━━━ RECORDS TO USE ━━━
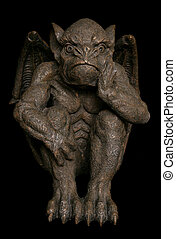 gargoyle on black background studio cutout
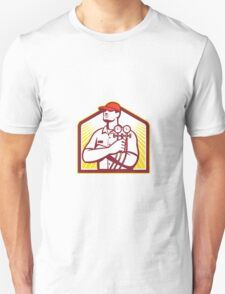 Heating and Cooling Refrigeration Technician Retro T-Shirt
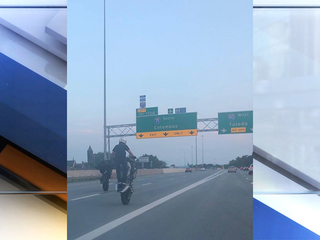 Dirt bikes, ATVs seen zooming around CLE...again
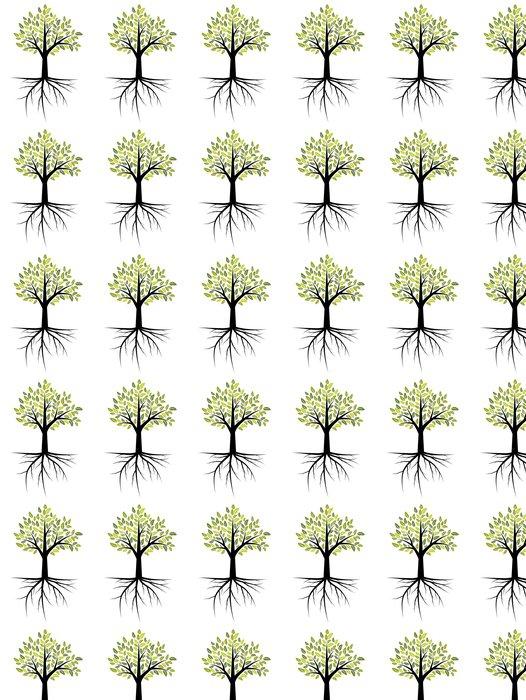 Vinylová Tapeta Strom s kořeny - Roční období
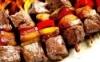 recette de brochettes au barbecue charbon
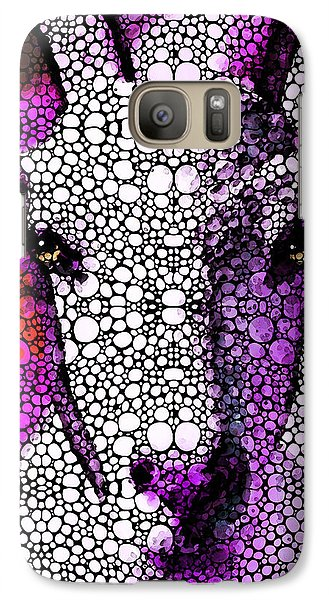 Goat - Pinky - Stone Rock'd Art By Sharon Cummings Galaxy Case by Sharon Cummings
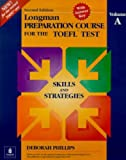 Skills and Strategies 9780201315219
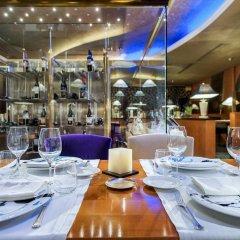 Отель Royal Hotel Carlton Италия, Болонья - 3 отзыва об отеле, цены и фото номеров - забронировать отель Royal Hotel Carlton онлайн питание фото 3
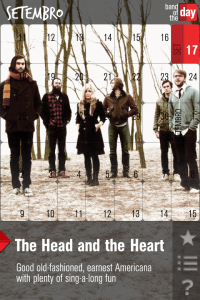 Banda Head and Heart no app Band of the Day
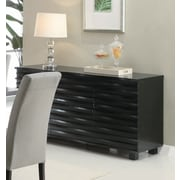Infini Furnishings Jordan Sideboard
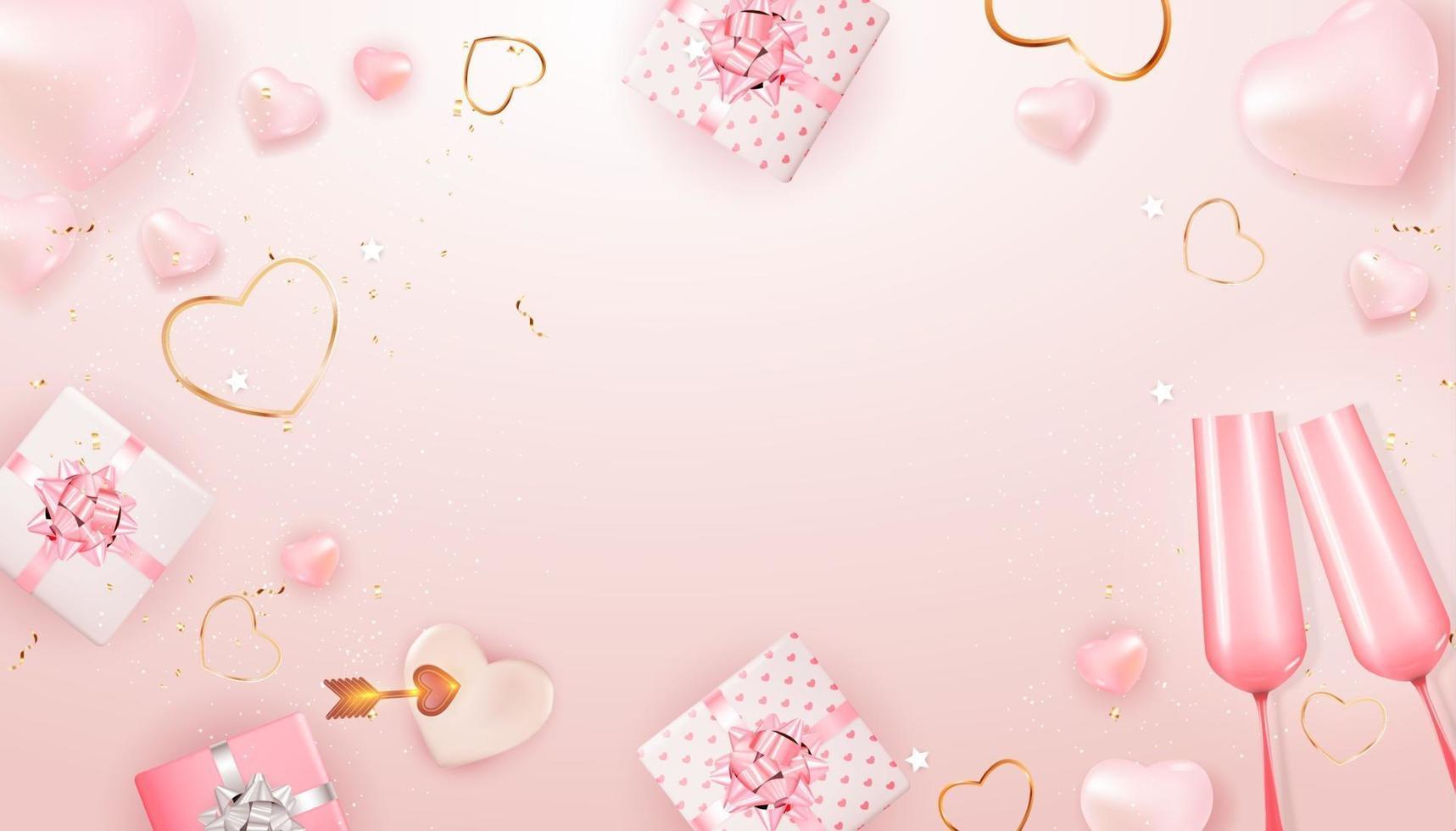 copia spazio San Valentino vacanza regalo carta modello sfondo rosa vettore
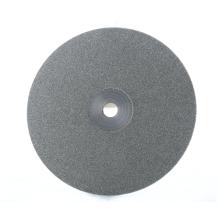 Lapidário lapidário de vidro cerâmica porcelana magnética plana colo moedor disco colo
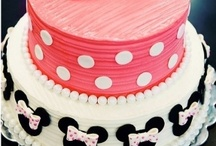 Birthday, Gifting, and Holiday Ideas and MORE / Ideas for all different occasions! / by Ericka Rhodes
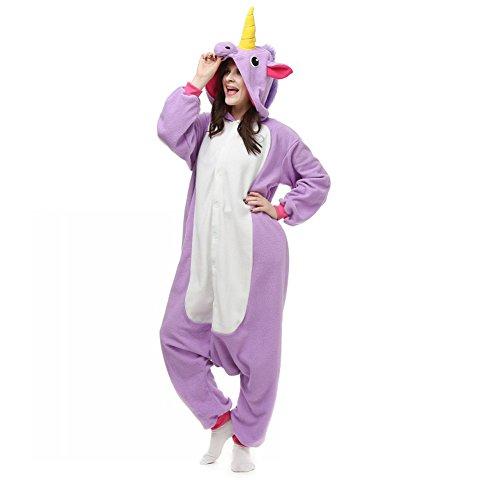 Pyjama Licorne Violet Combinaisons Animaux Femme Homme Grenouillère Kigurumi Adulte Pyjamas Costume Onesie M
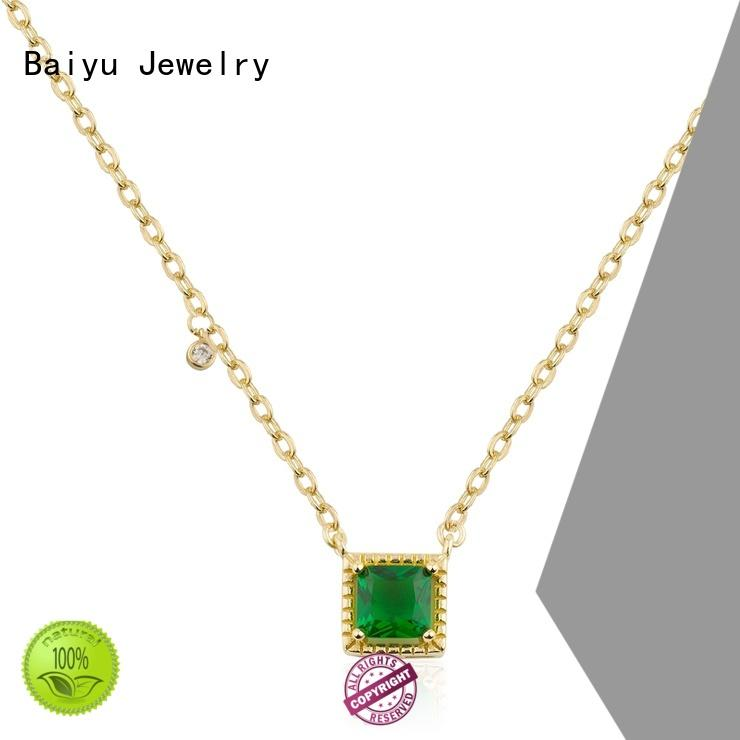 Baiyu Jewelry odm small silver necklace charms inside for female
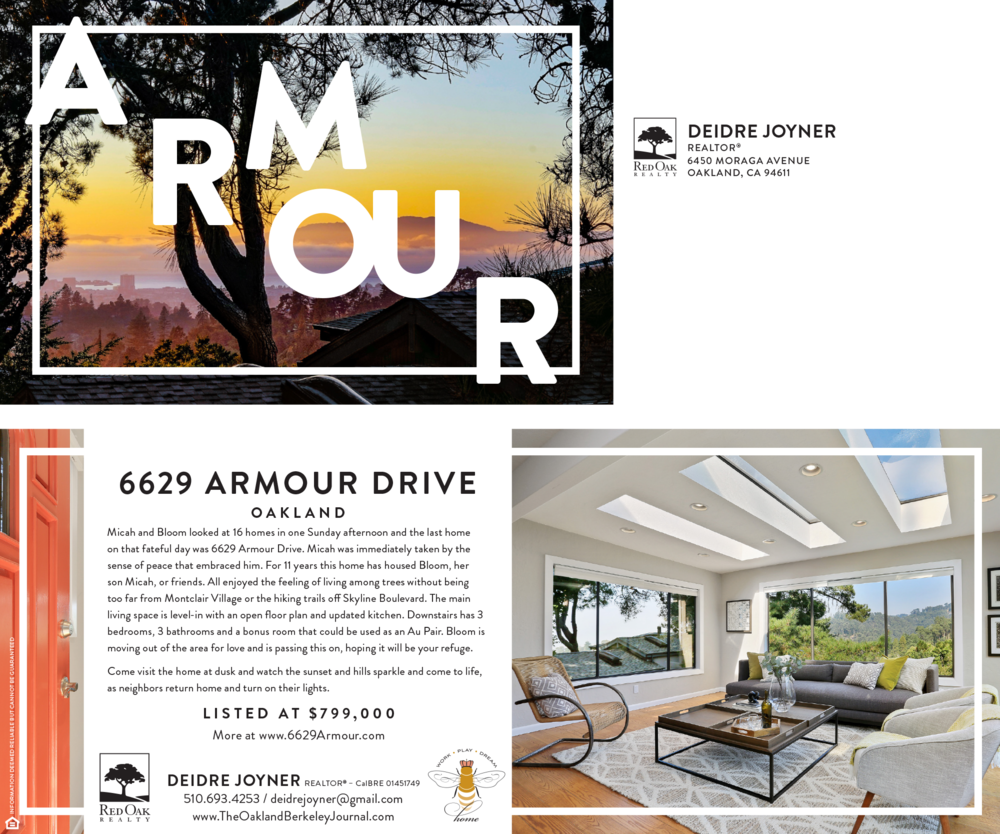 6629 Armour Drive, Oakland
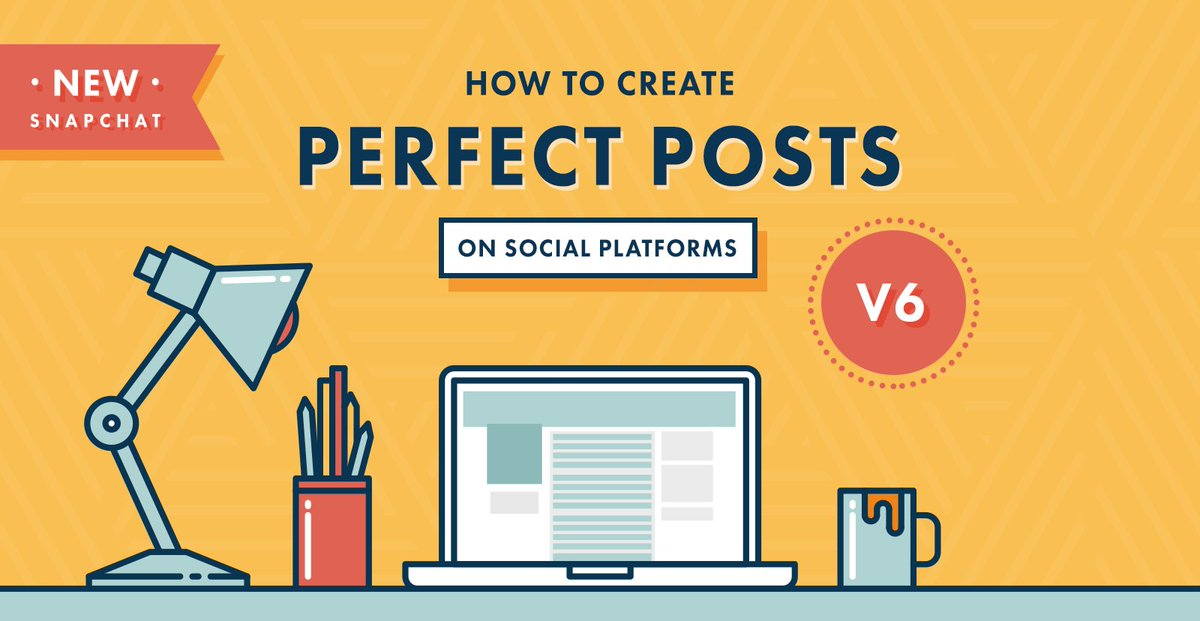 """We've created our new infographic on how to create perfect posts on social platforms. <a href=""""https://t.co/xsQNV8upHD"""" target=""""_blank"""" rel=""""nofollow"""">https://t.co/xsQNV8upHD</a>"""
━━━
◆ EXERCISE AIM ◆
Exactly the lines above from the one that contains "Vinylová Tapeta Strom" down to the one that contains "6629 Armour Drive, Oakland" are to be output, both ends kept and pictures omitted.

◆ ANSWER ◆
 Vinylová Tapeta Strom s kořeny - Roční období
 recette de brochettes au barbecue charbon
 Goat - Pinky - Stone Rock'd Art By Sharon Cummings Galaxy Case by Sharon Cummings
 Skills and Strategies 9780201315219
 Отель Royal Hotel Carlton Италия, Болонья - 3 отзыва об отеле, цены и фото номеров - забронировать отель Royal Hotel Carlton онлайн питание фото 3
 Banda Head and Heart no app Band of the Day
Infini Furnishings Jordan Sideboard
 copia spazio San Valentino vacanza regalo carta modello sfondo rosa vettore
 Lapidário lapidário de vidro cerâmica porcelana magnética plana colo moedor disco colo
 Birthday, Gifting, and Holiday Ideas and MORE / Ideas for all different occasions! / by Ericka Rhodes
 Pyjama Licorne Violet Combinaisons Animaux Femme Homme Grenouillère Kigurumi Adulte Pyjamas Costume Onesie M
 Baiyu Jewelry odm small silver necklace charms inside for female
 6629 Armour Drive, Oakland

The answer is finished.